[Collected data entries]

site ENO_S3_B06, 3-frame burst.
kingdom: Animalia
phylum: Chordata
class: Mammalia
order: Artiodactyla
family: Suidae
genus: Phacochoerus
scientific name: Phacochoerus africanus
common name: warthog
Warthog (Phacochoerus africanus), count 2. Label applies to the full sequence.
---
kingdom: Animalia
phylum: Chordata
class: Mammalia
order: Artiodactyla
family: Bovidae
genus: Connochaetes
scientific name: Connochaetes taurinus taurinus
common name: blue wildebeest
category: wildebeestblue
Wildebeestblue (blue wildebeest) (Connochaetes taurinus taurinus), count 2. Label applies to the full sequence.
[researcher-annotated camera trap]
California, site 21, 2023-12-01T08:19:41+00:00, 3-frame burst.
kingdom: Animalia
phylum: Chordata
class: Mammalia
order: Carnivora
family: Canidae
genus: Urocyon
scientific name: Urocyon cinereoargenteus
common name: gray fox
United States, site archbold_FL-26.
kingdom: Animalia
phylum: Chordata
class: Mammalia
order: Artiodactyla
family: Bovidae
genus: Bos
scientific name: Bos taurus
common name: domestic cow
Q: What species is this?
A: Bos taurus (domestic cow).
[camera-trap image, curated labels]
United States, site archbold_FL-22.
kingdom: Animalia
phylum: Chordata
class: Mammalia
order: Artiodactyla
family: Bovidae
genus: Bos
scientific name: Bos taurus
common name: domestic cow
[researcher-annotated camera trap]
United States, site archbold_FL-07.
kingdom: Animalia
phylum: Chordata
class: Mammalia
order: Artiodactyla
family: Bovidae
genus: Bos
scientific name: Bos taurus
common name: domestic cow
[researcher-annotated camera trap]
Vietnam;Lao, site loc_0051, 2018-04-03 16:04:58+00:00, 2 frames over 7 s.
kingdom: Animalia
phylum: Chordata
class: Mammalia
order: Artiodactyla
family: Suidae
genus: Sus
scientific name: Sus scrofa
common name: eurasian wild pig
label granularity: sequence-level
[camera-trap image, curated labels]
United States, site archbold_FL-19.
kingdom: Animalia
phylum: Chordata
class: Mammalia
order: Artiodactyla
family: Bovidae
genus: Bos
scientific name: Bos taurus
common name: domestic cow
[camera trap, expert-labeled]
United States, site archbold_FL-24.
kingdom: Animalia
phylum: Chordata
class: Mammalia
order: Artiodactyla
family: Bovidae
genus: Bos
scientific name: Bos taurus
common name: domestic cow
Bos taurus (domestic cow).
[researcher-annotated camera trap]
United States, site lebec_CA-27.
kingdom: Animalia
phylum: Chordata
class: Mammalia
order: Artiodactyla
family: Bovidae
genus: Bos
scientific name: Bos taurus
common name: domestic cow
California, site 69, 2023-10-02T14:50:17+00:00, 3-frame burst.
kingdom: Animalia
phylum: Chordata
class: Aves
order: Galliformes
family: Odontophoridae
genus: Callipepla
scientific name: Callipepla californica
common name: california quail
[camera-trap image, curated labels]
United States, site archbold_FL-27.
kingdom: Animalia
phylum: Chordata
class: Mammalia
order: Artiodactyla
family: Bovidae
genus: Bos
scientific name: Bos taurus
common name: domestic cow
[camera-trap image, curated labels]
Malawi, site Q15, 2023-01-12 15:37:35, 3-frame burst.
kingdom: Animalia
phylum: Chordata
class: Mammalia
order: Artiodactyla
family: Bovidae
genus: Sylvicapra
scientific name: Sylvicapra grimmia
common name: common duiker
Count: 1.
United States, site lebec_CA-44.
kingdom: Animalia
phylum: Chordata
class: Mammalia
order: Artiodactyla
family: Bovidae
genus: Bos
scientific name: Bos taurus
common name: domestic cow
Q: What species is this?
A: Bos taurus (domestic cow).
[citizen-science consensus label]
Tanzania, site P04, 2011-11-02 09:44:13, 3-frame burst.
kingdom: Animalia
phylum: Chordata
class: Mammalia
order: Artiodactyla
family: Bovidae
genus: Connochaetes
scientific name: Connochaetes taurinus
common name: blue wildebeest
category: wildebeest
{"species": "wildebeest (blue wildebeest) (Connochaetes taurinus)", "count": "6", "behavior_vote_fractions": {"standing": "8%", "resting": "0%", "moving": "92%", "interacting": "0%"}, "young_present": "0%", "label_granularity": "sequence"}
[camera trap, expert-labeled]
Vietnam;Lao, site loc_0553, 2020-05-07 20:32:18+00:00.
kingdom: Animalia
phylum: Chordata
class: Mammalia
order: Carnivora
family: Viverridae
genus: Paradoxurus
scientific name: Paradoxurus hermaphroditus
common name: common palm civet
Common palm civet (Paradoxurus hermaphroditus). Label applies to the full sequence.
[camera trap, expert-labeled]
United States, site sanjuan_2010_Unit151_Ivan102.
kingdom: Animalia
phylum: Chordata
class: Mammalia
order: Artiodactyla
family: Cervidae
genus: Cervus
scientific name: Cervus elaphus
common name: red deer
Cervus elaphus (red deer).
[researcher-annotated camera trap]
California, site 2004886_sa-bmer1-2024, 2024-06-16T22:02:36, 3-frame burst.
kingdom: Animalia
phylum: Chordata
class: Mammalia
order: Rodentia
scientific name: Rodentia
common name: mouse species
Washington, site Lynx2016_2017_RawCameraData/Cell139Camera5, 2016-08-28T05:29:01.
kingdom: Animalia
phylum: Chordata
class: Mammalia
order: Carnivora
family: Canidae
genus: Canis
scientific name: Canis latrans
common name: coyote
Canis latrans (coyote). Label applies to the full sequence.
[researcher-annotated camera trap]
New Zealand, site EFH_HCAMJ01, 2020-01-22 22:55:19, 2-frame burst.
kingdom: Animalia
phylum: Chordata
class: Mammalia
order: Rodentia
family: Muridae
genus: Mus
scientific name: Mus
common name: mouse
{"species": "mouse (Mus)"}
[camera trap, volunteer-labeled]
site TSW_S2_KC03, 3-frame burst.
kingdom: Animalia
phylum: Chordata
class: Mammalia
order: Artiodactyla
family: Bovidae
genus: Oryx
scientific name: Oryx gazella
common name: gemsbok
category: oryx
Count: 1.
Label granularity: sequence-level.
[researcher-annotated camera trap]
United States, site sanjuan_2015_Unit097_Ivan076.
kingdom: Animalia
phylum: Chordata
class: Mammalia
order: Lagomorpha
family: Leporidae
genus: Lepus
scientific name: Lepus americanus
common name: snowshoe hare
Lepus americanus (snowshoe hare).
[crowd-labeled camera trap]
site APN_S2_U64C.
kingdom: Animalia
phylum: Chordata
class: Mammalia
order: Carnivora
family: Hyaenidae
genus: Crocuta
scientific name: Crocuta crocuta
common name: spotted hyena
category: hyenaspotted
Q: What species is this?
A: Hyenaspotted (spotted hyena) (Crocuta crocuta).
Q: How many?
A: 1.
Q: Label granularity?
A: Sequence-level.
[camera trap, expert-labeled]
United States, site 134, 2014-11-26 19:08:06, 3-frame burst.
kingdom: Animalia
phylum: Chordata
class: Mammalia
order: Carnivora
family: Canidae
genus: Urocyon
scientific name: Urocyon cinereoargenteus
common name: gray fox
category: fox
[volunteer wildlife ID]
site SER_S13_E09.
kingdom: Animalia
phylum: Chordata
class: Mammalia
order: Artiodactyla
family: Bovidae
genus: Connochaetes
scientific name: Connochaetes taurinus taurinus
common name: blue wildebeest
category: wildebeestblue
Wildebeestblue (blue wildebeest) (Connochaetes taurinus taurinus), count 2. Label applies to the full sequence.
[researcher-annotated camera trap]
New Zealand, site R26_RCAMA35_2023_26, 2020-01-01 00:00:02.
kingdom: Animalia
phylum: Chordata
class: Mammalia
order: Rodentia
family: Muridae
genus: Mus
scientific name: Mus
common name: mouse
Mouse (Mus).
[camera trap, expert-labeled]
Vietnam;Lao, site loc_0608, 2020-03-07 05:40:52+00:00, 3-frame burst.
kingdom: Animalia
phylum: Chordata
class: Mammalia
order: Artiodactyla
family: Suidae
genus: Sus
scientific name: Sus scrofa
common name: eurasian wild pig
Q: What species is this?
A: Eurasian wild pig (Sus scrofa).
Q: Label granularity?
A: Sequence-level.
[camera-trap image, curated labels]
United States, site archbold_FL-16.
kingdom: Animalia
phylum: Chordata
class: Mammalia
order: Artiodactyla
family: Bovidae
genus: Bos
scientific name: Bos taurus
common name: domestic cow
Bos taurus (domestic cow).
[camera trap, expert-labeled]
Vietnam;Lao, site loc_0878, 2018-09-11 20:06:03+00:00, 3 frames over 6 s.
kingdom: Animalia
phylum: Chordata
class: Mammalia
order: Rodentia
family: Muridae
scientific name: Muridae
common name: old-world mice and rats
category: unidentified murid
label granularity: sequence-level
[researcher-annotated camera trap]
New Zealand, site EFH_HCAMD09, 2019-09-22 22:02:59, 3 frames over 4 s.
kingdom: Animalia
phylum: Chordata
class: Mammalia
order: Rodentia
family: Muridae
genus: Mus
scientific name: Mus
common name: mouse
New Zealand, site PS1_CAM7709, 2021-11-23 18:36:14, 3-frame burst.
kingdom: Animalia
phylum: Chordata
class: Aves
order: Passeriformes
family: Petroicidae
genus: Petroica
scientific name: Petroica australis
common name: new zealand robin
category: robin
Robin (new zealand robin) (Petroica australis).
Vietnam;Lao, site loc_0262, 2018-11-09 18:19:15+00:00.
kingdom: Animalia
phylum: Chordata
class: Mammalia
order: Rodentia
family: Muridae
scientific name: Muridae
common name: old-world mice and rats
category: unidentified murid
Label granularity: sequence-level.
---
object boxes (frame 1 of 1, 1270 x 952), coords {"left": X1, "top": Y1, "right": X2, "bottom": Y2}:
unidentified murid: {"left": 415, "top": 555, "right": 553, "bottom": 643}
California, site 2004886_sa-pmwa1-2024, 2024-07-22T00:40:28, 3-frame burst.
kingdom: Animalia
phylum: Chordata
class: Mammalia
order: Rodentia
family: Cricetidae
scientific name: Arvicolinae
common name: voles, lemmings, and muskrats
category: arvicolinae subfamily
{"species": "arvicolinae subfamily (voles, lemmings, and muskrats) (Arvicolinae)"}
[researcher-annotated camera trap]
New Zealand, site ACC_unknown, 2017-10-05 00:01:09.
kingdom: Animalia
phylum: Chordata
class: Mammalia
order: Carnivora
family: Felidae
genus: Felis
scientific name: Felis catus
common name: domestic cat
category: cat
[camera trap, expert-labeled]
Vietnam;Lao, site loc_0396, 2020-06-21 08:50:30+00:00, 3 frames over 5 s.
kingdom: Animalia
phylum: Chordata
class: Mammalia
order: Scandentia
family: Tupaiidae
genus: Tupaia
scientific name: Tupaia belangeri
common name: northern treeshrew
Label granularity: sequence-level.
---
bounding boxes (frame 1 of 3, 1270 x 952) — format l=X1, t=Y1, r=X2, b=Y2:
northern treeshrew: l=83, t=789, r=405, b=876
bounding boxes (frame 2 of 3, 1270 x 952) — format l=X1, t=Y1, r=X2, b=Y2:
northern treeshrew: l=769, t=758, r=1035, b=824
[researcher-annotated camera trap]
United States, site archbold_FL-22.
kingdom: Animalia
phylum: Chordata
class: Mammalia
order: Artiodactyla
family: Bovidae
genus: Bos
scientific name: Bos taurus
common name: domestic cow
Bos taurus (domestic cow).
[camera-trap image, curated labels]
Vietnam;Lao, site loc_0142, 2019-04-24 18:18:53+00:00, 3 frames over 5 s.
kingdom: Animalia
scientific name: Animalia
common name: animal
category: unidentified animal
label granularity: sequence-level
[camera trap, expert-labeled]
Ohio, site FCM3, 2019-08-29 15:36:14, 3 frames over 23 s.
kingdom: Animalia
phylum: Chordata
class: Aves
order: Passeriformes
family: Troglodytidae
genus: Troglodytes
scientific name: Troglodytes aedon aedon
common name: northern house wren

▸ Exercise goal: From the data, collect all lines where the string "frames" appears.

▸ Task output:
Vietnam;Lao, site loc_0051, 2018-04-03 16:04:58+00:00, 2 frames over 7 s.
Vietnam;Lao, site loc_0878, 2018-09-11 20:06:03+00:00, 3 frames over 6 s.
New Zealand, site EFH_HCAMD09, 2019-09-22 22:02:59, 3 frames over 4 s.
Vietnam;Lao, site loc_0396, 2020-06-21 08:50:30+00:00, 3 frames over 5 s.
Vietnam;Lao, site loc_0142, 2019-04-24 18:18:53+00:00, 3 frames over 5 s.
Ohio, site FCM3, 2019-08-29 15:36:14, 3 frames over 23 s.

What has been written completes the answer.